Tekst 27: De Thermen
De thermen
In de lauwe ruimte zaten drie mannen, het waren de vrienden: Holconius, Stephanus en Severus. Stephanus zei: ‘Gisteren voelde ik trillingen van de aarde in mijn vollerij. Ik zag dat de muur, waarop een schilder kort geleden een nieuwe schildering had voltooid, gebroken was. Wat is er gebeurd?’ Severus voegde eraan toe: ‘Ook in het thermopolium, waar ik een gesprek had met Successus, voelde ik de aarde trillen. Ik zag vele bekers van de tafel vallen. Allen, die aanwezig waren, waren erg bang. Sommigen zeiden dat de goden boos zijn geweest. Mij echter hebben die aardbevingen helemaal niet bang gemaakt, omdat ze herhaaldelijk plaatsvinden in onze streek.’
[13] Holconius zei: ‘Ook ik ben van mening dat de goden boos zijn geweest. Want vroeger – ik was nog een kleine jongen – hebben zeer zware bevingen de tempel van Jupiter verwoest. Wij weten heel goed dat grote delen van de oude tempel toen zijn ingestort. Toch hebben wij, de burgers van Pompeii, de tempel van Jupiter Optimus Maximus nog niet hersteld! Het bevalt Jupiter toch zeker niet om te wonen in een tempelvol scheuren? Ik ben van mening dat Jupiter nu heel boos is!’

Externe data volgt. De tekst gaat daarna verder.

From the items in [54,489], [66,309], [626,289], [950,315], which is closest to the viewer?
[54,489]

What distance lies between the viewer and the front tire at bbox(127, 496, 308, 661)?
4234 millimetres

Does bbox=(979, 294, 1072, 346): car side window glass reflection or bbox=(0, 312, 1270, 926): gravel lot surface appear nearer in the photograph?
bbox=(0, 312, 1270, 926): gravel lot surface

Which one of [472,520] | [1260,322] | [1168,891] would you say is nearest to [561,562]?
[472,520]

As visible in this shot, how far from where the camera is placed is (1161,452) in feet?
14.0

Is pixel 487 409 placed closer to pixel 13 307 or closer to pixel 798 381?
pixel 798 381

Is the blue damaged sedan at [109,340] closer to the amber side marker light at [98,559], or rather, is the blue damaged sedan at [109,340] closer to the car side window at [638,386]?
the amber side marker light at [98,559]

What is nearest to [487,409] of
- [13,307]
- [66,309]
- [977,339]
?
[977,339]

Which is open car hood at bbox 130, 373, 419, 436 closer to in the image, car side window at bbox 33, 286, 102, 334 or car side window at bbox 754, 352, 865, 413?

[21] Stephanus lachte: ‘O Holconius, wie gelooft dat de goden de aardbevingen besturen? Ga met me mee naar de warme ruimte!’ Maar terwijl ze de warme ruimte binnenkwamen, waar veel mensen aanwezig waren, bemerkten de vrienden plotseling de geur van zwavel. ‘Waar komt de zwavelgeur vandaan?’ vroeg Holconius angstig. “Of waarom stroomt het water uit de bassins?’ Severus antwoordde: ‘Ik weet het niet, maar het is nodig zo snel mogelijk uit de thermen naar buiten te gaan!’ De eerste mensen renden intussen al met angstig geschreeuw naar de kleedruimte, waar iedereen snel zijn eigen kledingstukken greep. En niet veel later dwong de hevige zwavelgeur ook de vrienden om te vluchten. Holconius haastte zich naar zijn familie, Severus naar zijn Iris in het thermopolium, Stephanus naar zijn geld in de vollerij.